Offering a paraplegic Muslim as Anna Maria’s long-long husband is a typical Seidl ploy, and he seems to know it—the mischievous grin Nabil offers when Anna Maria first finds him on the couch makes the audience feel like it’s part of a sick practical joke. Paradise: Faith fails to go much deeper into that relationship, however, instead folding it into Anna Maria’s larger struggle to keep the faith and overcome the immense obstacles God has placed on the path to righteousness. The film has more success in scenes where Anna Maria squares off against non-believers, like one comically absurd argument in which she tries to convince an aging couple that they’re “living in sin” by spending their golden years together, or a harrowing sequence where she pleads with a raging drunk to put down a liquor bottle—and the knife she’s using to open it.
As part of a trilogy, Paradise: Faith just barely connects to Paradise: Love—Anna Maria has to cat-sit for her (unseen) sister who’s overseas, but only viewers who have seen the first film will realize the association. Still, there are meaningful rhymes between two sad, middle-aged women who “vacation” on the edge.

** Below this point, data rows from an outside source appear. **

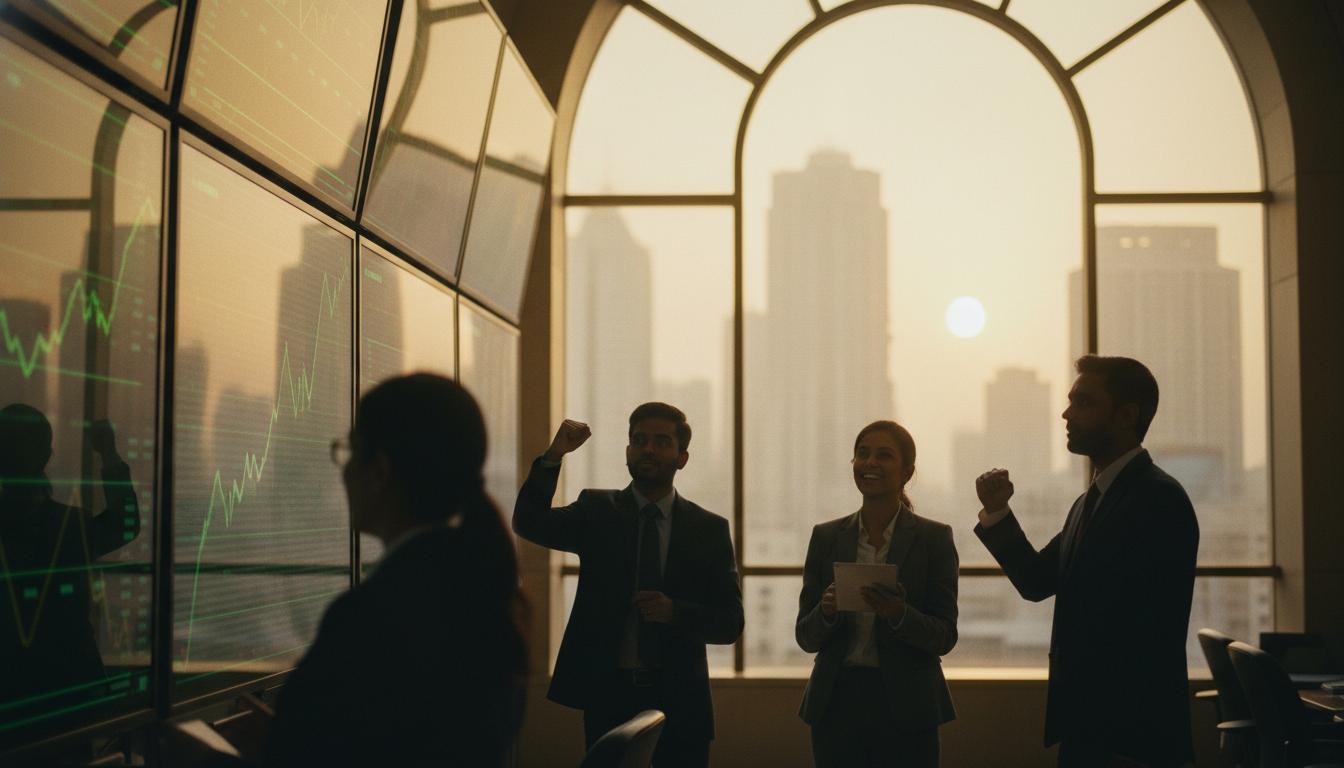 Infosys Q2 profit jumps 13% YoY; revenue rises 9%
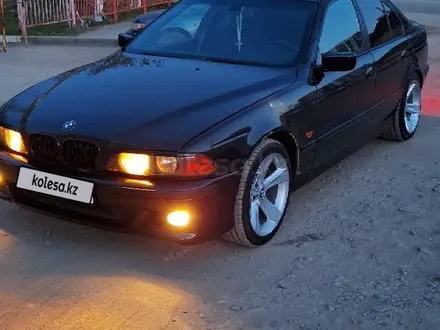 BMW 528 1996 года за 3 600 000 тг. в Астана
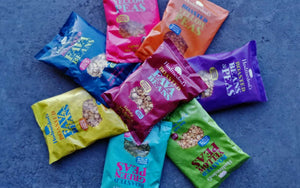 Roasted Beans and Peas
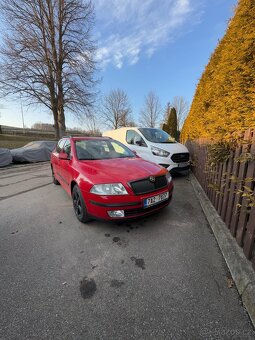 Škoda Octavia 2 kombi, Diesel 103 kw - 9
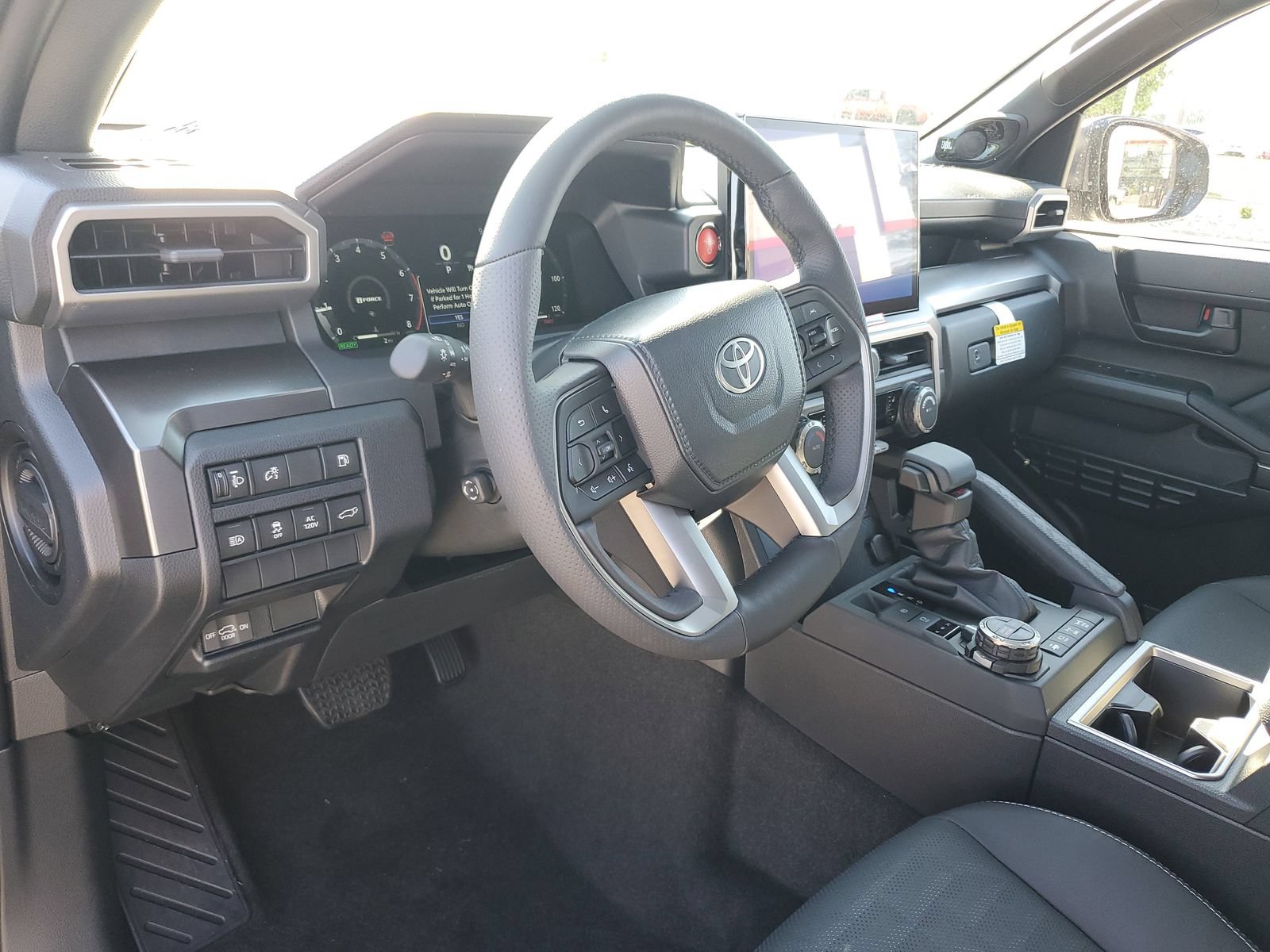 New 2026 Toyota 4Runner TRD Off-Road Premium AWD/4WD image 18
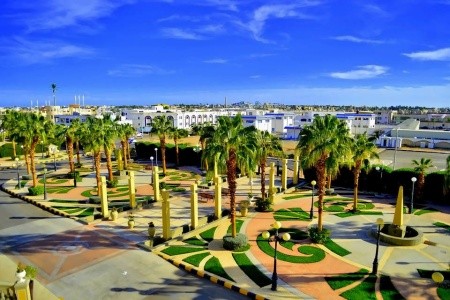 Egypt Sharm El Sheikh Il Mercato 8 dňový pobyt All Inclusive Letecky Letisko: Praha December 2025 (13/12/25-20/12/25)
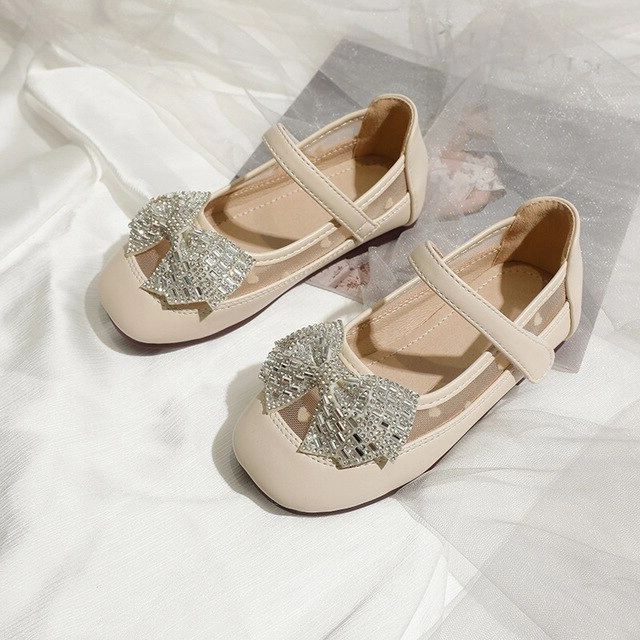 Yuri Girls' Flat Shoes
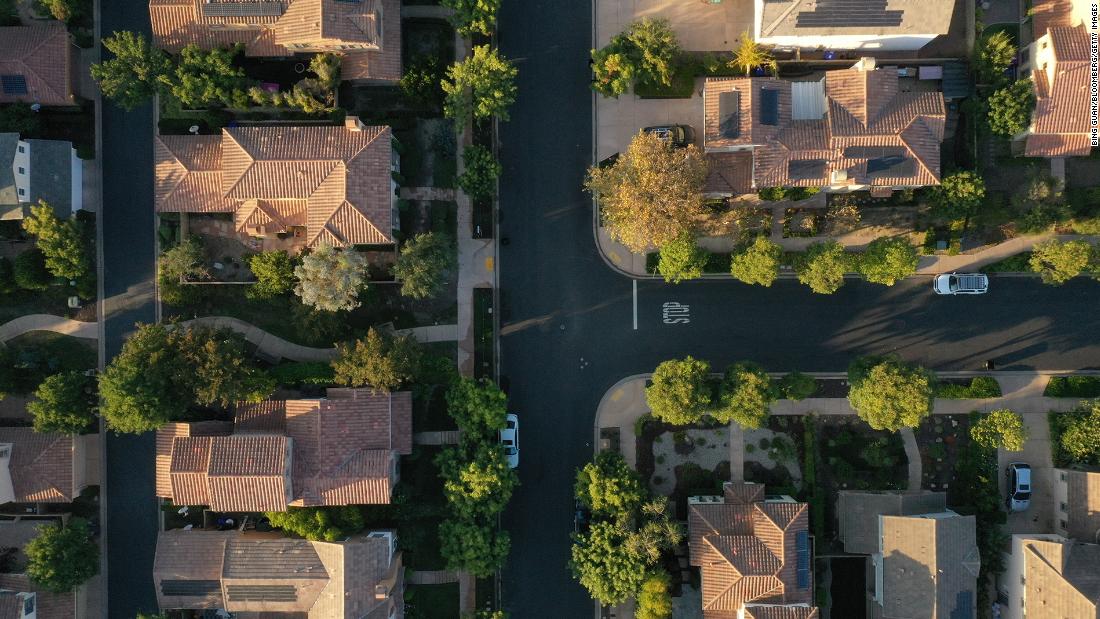 Home prices hit another record high in June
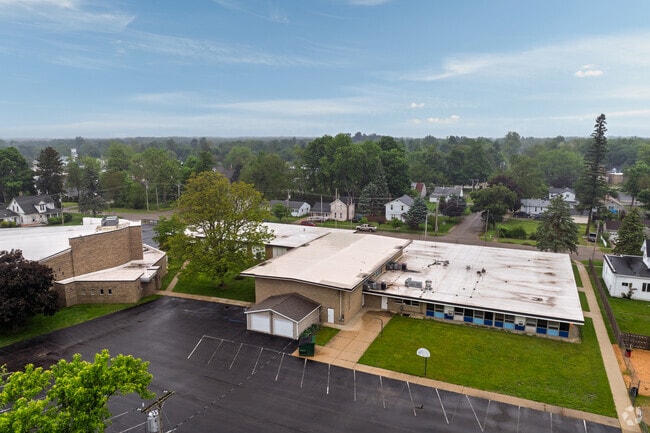 St. Mary School has a student population of 91.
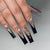 Glamouröse Stiletto Press-On Nägel mit Strass-Akzenten Brehn 1789085937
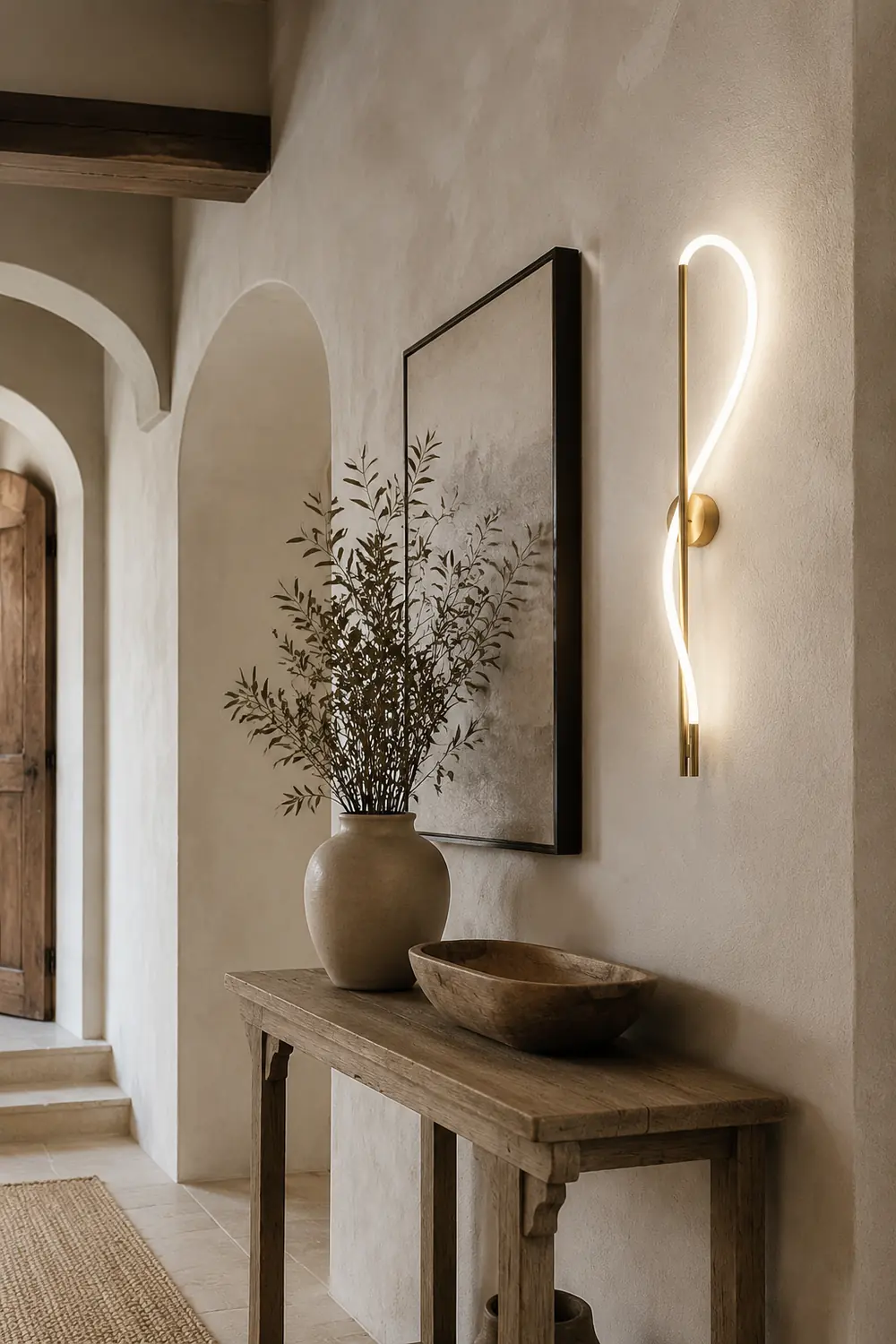 Leto Wall Lamp - Lumpaz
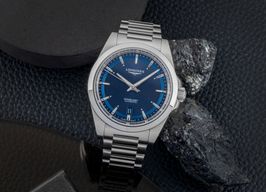 Longines Conquest L3.720.4.92.6 (2025) - Blue dial 38 mm Steel case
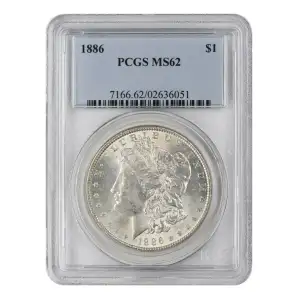 1886 $1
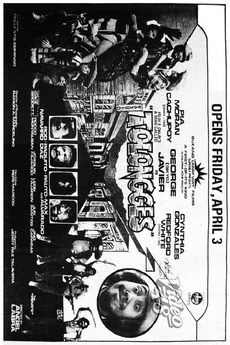 A Man Called Tolongges (1981) directed by Angel Labra • Reviews, film ...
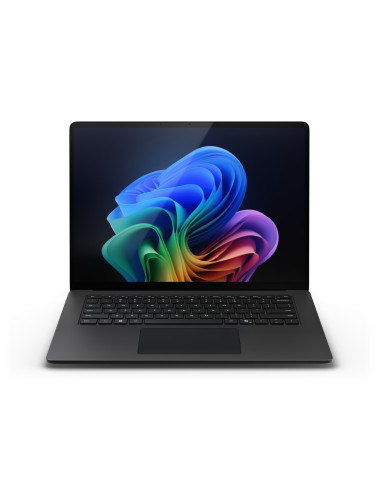 Microsoft Surface Laptop 7 Qualcomm Snapdragon 16GB/512GB/15" táctil Windows 11 Pro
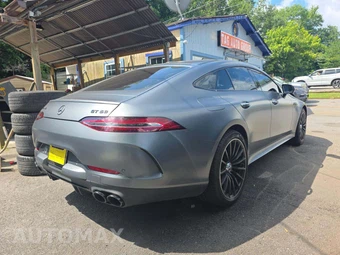 2022 Mercedes-Benz AMG GT 53 4MATIC - miniatura 3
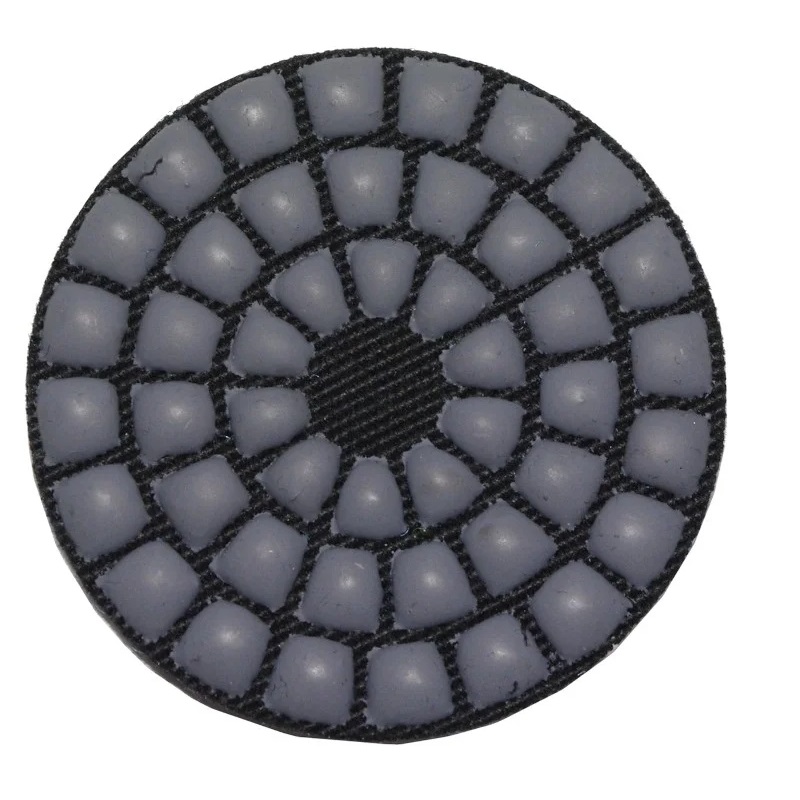 Proxxon 28657 Diamant schuur-/polijstpad ∅ 50 mm Korn 100 3 stuk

Seidl has a cold, methodical touch that in neither case forbids his protagonists from attracting sympathy for trying to change their lives, however much it humiliates them or makes them seem pathetic. Paradise: Faith has a disappointing neatness to its conclusion that’s intended as a provocative callback to the cat-o’-nine-tails scenes in the beginning. But Seidl does better when he isn’t trying to provoke at all—when Anna Maria’s quest is framed not as some grand, kinky delusion, but as a genuine attempt at spiritual fulfillment. In those moments, Hofstätter brings the film back down to earth.